Convert everything from the line containing "Is point 325,109" down to the last line into a numbered list, with blank lines and pictures left out.

## begin

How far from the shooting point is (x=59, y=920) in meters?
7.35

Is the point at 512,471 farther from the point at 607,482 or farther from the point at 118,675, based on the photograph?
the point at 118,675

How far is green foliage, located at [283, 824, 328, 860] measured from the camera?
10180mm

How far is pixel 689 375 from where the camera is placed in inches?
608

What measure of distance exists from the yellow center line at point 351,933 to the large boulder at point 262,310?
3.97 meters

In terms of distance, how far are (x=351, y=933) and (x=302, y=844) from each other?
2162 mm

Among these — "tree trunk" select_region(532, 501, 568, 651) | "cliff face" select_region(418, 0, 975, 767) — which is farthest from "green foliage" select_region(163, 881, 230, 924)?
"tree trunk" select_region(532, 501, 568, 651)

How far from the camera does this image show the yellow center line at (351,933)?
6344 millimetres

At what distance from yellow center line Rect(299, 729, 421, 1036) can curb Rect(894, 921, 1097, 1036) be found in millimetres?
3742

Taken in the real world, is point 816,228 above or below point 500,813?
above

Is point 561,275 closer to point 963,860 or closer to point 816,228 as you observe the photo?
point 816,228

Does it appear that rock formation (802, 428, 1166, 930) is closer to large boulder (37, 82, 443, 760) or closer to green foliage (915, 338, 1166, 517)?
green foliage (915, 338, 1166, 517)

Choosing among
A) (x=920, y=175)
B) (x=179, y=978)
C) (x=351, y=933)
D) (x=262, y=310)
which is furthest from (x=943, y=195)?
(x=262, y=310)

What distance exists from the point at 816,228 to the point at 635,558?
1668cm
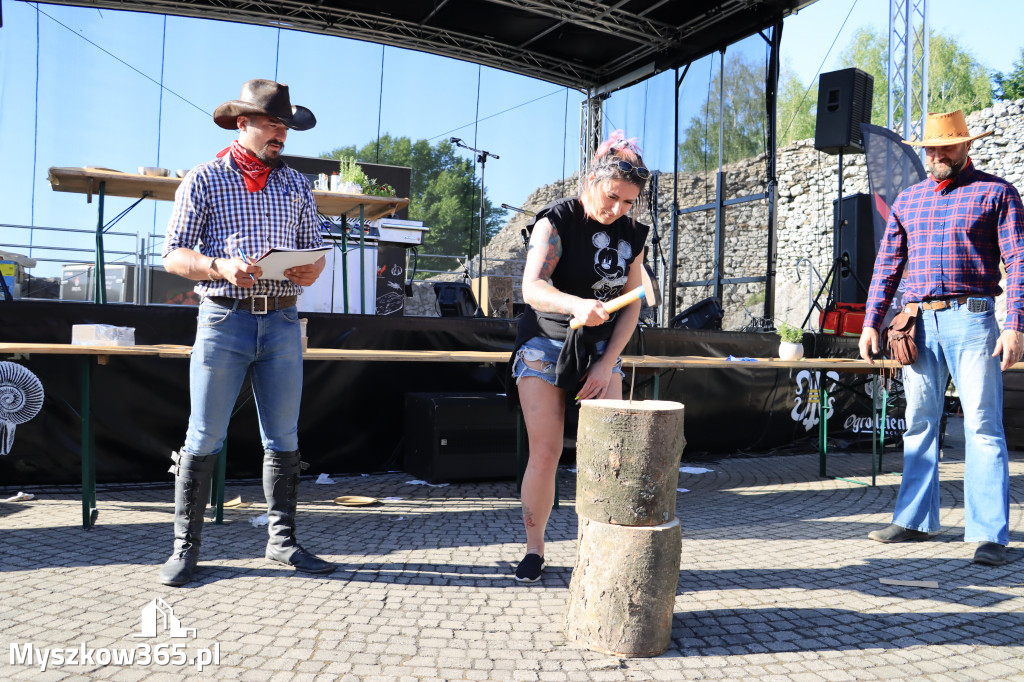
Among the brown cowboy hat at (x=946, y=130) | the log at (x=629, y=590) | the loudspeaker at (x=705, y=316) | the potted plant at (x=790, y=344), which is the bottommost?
the log at (x=629, y=590)

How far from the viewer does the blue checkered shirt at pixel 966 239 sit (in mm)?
3441

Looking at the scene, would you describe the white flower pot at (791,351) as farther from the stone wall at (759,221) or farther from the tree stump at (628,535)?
the stone wall at (759,221)

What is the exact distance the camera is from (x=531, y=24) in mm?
10648

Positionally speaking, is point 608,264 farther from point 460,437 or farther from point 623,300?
point 460,437

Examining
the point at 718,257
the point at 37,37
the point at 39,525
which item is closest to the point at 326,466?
the point at 39,525

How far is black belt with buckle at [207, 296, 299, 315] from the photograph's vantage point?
287 cm

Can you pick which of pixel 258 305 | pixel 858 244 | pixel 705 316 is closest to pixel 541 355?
pixel 258 305

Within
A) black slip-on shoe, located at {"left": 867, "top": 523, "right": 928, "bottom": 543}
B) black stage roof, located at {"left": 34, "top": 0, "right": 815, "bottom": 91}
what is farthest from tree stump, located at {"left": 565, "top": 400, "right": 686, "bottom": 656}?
black stage roof, located at {"left": 34, "top": 0, "right": 815, "bottom": 91}

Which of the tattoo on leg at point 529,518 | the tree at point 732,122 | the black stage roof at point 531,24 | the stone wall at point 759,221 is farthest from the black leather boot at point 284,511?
the tree at point 732,122

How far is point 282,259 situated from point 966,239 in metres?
3.22

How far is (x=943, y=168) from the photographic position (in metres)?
3.63

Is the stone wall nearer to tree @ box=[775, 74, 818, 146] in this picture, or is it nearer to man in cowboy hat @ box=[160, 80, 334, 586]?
man in cowboy hat @ box=[160, 80, 334, 586]

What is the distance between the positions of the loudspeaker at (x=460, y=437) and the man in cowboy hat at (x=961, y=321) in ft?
8.20

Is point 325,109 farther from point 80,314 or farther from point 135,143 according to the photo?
point 80,314
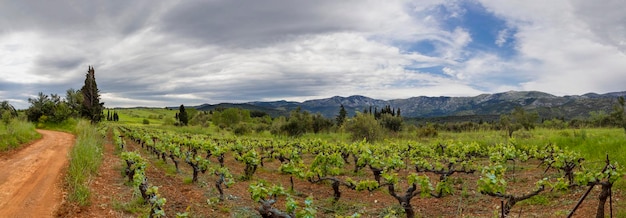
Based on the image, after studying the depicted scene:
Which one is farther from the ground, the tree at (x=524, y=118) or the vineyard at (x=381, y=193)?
the tree at (x=524, y=118)

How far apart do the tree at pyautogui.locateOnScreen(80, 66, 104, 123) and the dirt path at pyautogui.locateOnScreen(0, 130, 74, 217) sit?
Answer: 29897 mm

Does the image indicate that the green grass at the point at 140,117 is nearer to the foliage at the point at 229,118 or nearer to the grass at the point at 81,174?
the foliage at the point at 229,118

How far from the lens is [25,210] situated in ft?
27.5

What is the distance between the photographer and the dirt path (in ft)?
28.0

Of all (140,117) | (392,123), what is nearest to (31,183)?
(392,123)

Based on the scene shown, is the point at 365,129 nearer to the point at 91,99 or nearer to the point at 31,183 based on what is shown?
the point at 31,183

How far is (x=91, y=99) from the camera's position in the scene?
149ft

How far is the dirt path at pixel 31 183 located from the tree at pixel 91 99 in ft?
98.1

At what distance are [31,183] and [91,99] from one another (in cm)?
3962

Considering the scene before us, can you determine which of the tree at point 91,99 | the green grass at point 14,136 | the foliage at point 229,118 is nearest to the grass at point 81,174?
the green grass at point 14,136

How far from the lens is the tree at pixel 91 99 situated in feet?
146

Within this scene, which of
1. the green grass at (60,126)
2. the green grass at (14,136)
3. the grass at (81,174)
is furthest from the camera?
the green grass at (60,126)

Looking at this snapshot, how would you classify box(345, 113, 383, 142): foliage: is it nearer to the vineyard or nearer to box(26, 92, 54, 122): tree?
the vineyard

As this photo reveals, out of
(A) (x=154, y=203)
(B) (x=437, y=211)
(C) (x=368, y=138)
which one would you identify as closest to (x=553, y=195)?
(B) (x=437, y=211)
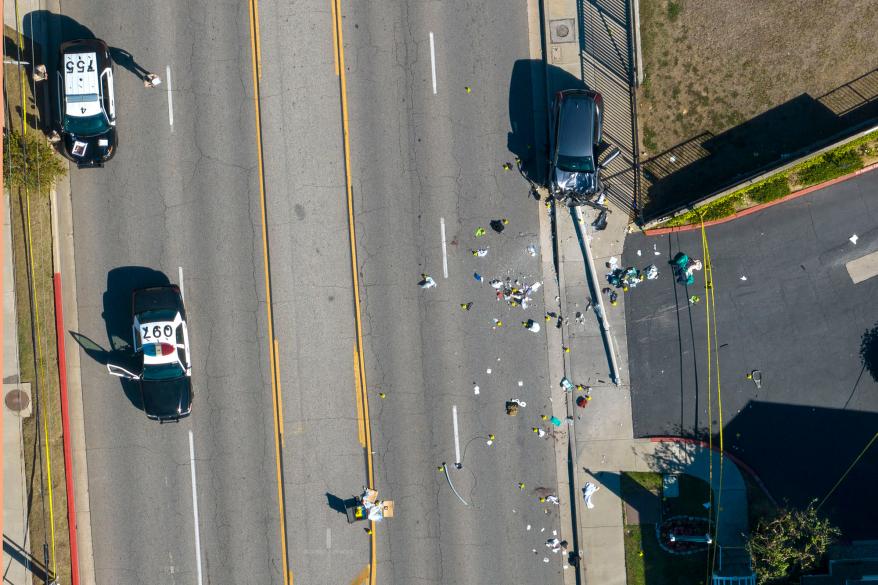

## end

— Solution to the problem —
1. Is point 325,109 farther from point 80,314 or farther from point 135,143 according to the photo?
2. point 80,314
3. Based on the image, after studying the depicted scene:
4. Which one is farther from the ground, the tree at (x=524, y=118) or the vineyard at (x=381, y=193)?
5. the tree at (x=524, y=118)
6. How far apart do the tree at pyautogui.locateOnScreen(80, 66, 104, 123) and the dirt path at pyautogui.locateOnScreen(0, 130, 74, 217) sit?
7. Answer: 29897 mm
8. Does the image indicate that the green grass at the point at 140,117 is nearer to the foliage at the point at 229,118 or nearer to the grass at the point at 81,174?
9. the foliage at the point at 229,118
10. How far from the lens is [25,210] situated in ft?
11. 27.5
12. What is the distance between the photographer and the dirt path (in ft)?
13. 28.0
14. Of all (140,117) | (392,123), what is nearest to (31,183)?
15. (392,123)
16. Based on the scene shown, is the point at 365,129 nearer to the point at 91,99 or nearer to the point at 31,183 based on what is shown?
17. the point at 31,183
18. How far is (x=91, y=99) from the camera's position in the scene?
19. 149ft
20. How far is the dirt path at pixel 31 183 located from the tree at pixel 91 99 in ft?
21. 98.1
22. At what distance are [31,183] and [91,99] from one another (in cm)?
23. 3962
24. Considering the scene before us, can you determine which of the tree at point 91,99 | the green grass at point 14,136 | the foliage at point 229,118 is nearest to the grass at point 81,174?
25. the green grass at point 14,136
26. How far from the lens is the tree at pixel 91 99 situated in feet?
27. 146
28. Within this scene, which of
29. 1. the green grass at (60,126)
30. 2. the green grass at (14,136)
31. 3. the grass at (81,174)
32. is furthest from the camera?
33. the green grass at (60,126)
34. Looking at this snapshot, how would you classify box(345, 113, 383, 142): foliage: is it nearer to the vineyard or nearer to box(26, 92, 54, 122): tree?
35. the vineyard
36. As this photo reveals, out of
37. (A) (x=154, y=203)
38. (B) (x=437, y=211)
39. (C) (x=368, y=138)
40. which one would you identify as closest to (x=553, y=195)?
41. (B) (x=437, y=211)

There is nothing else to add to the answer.